Copy out the entries below precisely; nothing is to be omitted.

Collected data
+-------+

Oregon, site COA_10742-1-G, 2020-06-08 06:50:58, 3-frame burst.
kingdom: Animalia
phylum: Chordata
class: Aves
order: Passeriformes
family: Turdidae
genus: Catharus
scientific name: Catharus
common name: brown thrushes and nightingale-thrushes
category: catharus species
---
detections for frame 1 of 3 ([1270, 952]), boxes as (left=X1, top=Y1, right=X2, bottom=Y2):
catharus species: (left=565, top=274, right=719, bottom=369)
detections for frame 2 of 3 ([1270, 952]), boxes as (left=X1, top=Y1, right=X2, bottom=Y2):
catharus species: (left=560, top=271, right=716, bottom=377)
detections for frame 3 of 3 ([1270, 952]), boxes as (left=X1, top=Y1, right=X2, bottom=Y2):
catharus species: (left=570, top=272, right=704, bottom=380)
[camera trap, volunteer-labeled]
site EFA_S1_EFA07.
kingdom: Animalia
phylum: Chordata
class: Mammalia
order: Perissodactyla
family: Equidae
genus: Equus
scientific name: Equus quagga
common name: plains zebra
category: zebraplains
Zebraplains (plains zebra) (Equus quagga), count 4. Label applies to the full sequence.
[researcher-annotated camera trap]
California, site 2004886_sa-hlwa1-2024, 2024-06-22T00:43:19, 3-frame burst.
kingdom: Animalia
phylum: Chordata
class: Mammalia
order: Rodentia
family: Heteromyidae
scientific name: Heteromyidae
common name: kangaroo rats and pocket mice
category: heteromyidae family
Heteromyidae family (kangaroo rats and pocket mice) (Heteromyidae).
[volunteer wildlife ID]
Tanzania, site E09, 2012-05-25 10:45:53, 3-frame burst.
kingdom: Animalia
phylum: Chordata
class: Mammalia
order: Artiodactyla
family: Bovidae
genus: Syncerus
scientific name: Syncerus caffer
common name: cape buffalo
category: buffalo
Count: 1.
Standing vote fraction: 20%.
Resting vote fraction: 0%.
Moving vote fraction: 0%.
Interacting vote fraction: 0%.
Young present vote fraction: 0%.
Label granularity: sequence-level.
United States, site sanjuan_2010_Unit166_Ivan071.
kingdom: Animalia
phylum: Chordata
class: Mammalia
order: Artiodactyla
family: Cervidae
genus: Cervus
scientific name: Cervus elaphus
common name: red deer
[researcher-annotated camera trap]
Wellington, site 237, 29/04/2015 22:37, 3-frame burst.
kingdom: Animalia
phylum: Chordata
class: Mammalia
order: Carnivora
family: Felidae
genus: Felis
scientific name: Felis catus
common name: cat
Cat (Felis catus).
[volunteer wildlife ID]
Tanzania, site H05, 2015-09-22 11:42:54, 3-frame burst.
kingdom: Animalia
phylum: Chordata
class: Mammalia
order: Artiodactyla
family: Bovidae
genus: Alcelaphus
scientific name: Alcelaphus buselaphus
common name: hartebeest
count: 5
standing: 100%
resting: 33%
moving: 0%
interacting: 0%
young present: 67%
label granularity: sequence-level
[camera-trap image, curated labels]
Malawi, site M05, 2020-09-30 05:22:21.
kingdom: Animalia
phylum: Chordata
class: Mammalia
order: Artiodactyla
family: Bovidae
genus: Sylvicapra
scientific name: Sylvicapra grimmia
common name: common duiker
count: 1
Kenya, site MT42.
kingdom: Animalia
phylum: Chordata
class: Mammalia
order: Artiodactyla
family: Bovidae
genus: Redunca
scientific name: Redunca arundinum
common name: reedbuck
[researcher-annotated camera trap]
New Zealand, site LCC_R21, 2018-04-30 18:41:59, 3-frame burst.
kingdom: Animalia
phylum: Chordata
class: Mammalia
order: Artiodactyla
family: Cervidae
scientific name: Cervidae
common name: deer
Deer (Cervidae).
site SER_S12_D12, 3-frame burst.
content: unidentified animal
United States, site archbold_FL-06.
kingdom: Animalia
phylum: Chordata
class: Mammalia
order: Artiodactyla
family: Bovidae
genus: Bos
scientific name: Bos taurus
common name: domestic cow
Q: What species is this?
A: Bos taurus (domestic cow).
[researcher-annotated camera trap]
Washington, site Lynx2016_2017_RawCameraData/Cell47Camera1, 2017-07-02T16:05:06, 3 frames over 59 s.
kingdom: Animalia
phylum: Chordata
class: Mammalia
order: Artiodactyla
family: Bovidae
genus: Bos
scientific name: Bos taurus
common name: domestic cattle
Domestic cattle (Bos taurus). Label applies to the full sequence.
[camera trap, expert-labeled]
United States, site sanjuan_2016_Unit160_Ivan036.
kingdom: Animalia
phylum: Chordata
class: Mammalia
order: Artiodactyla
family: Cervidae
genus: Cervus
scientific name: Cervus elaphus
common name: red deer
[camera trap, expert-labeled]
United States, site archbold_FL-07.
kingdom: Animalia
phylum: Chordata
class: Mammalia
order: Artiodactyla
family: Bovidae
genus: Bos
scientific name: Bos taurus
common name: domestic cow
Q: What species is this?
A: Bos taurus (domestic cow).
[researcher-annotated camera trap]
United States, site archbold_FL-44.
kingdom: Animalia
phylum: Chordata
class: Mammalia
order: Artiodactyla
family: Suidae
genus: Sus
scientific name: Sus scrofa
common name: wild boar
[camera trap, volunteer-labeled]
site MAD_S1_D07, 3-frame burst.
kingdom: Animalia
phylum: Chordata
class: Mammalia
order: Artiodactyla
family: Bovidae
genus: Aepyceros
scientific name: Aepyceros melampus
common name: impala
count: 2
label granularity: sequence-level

+-------+

> **SOLUTION**:
Oregon, site COA_10742-1-G, 2020-06-08 06:50:58, 3-frame burst.
kingdom: Animalia
phylum: Chordata
class: Aves
order: Passeriformes
family: Turdidae
genus: Catharus
scientific name: Catharus
common name: brown thrushes and nightingale-thrushes
category: catharus species
---
detections for frame 1 of 3 ([1270, 952]), boxes as (left=X1, top=Y1, right=X2, bottom=Y2):
catharus species: (left=565, top=274, right=719, bottom=369)
detections for frame 2 of 3 ([1270, 952]), boxes as (left=X1, top=Y1, right=X2, bottom=Y2):
catharus species: (left=560, top=271, right=716, bottom=377)
detections for frame 3 of 3 ([1270, 952]), boxes as (left=X1, top=Y1, right=X2, bottom=Y2):
catharus species: (left=570, top=272, right=704, bottom=380)
[camera trap, volunteer-labeled]
site EFA_S1_EFA07.
kingdom: Animalia
phylum: Chordata
class: Mammalia
order: Perissodactyla
family: Equidae
genus: Equus
scientific name: Equus quagga
common name: plains zebra
category: zebraplains
Zebraplains (plains zebra) (Equus quagga), count 4. Label applies to the full sequence.
[researcher-annotated camera trap]
California, site 2004886_sa-hlwa1-2024, 2024-06-22T00:43:19, 3-frame burst.
kingdom: Animalia
phylum: Chordata
class: Mammalia
order: Rodentia
family: Heteromyidae
scientific name: Heteromyidae
common name: kangaroo rats and pocket mice
category: heteromyidae family
Heteromyidae family (kangaroo rats and pocket mice) (Heteromyidae).
[volunteer wildlife ID]
Tanzania, site E09, 2012-05-25 10:45:53, 3-frame burst.
kingdom: Animalia
phylum: Chordata
class: Mammalia
order: Artiodactyla
family: Bovidae
genus: Syncerus
scientific name: Syncerus caffer
common name: cape buffalo
category: buffalo
Count: 1.
Standing vote fraction: 20%.
Resting vote fraction: 0%.
Moving vote fraction: 0%.
Interacting vote fraction: 0%.
Young present vote fraction: 0%.
Label granularity: sequence-level.
United States, site sanjuan_2010_Unit166_Ivan071.
kingdom: Animalia
phylum: Chordata
class: Mammalia
order: Artiodactyla
family: Cervidae
genus: Cervus
scientific name: Cervus elaphus
common name: red deer
[researcher-annotated camera trap]
Wellington, site 237, 29/04/2015 22:37, 3-frame burst.
kingdom: Animalia
phylum: Chordata
class: Mammalia
order: Carnivora
family: Felidae
genus: Felis
scientific name: Felis catus
common name: cat
Cat (Felis catus).
[volunteer wildlife ID]
Tanzania, site H05, 2015-09-22 11:42:54, 3-frame burst.
kingdom: Animalia
phylum: Chordata
class: Mammalia
order: Artiodactyla
family: Bovidae
genus: Alcelaphus
scientific name: Alcelaphus buselaphus
common name: hartebeest
count: 5
standing: 100%
resting: 33%
moving: 0%
interacting: 0%
young present: 67%
label granularity: sequence-level
[camera-trap image, curated labels]
Malawi, site M05, 2020-09-30 05:22:21.
kingdom: Animalia
phylum: Chordata
class: Mammalia
order: Artiodactyla
family: Bovidae
genus: Sylvicapra
scientific name: Sylvicapra grimmia
common name: common duiker
count: 1
Kenya, site MT42.
kingdom: Animalia
phylum: Chordata
class: Mammalia
order: Artiodactyla
family: Bovidae
genus: Redunca
scientific name: Redunca arundinum
common name: reedbuck
[researcher-annotated camera trap]
New Zealand, site LCC_R21, 2018-04-30 18:41:59, 3-frame burst.
kingdom: Animalia
phylum: Chordata
class: Mammalia
order: Artiodactyla
family: Cervidae
scientific name: Cervidae
common name: deer
Deer (Cervidae).
site SER_S12_D12, 3-frame burst.
content: unidentified animal
United States, site archbold_FL-06.
kingdom: Animalia
phylum: Chordata
class: Mammalia
order: Artiodactyla
family: Bovidae
genus: Bos
scientific name: Bos taurus
common name: domestic cow
Q: What species is this?
A: Bos taurus (domestic cow).
[researcher-annotated camera trap]
Washington, site Lynx2016_2017_RawCameraData/Cell47Camera1, 2017-07-02T16:05:06, 3 frames over 59 s.
kingdom: Animalia
phylum: Chordata
class: Mammalia
order: Artiodactyla
family: Bovidae
genus: Bos
scientific name: Bos taurus
common name: domestic cattle
Domestic cattle (Bos taurus). Label applies to the full sequence.
[camera trap, expert-labeled]
United States, site sanjuan_2016_Unit160_Ivan036.
kingdom: Animalia
phylum: Chordata
class: Mammalia
order: Artiodactyla
family: Cervidae
genus: Cervus
scientific name: Cervus elaphus
common name: red deer
[camera trap, expert-labeled]
United States, site archbold_FL-07.
kingdom: Animalia
phylum: Chordata
class: Mammalia
order: Artiodactyla
family: Bovidae
genus: Bos
scientific name: Bos taurus
common name: domestic cow
Q: What species is this?
A: Bos taurus (domestic cow).
[researcher-annotated camera trap]
United States, site archbold_FL-44.
kingdom: Animalia
phylum: Chordata
class: Mammalia
order: Artiodactyla
family: Suidae
genus: Sus
scientific name: Sus scrofa
common name: wild boar
[camera trap, volunteer-labeled]
site MAD_S1_D07, 3-frame burst.
kingdom: Animalia
phylum: Chordata
class: Mammalia
order: Artiodactyla
family: Bovidae
genus: Aepyceros
scientific name: Aepyceros melampus
common name: impala
count: 2
label granularity: sequence-level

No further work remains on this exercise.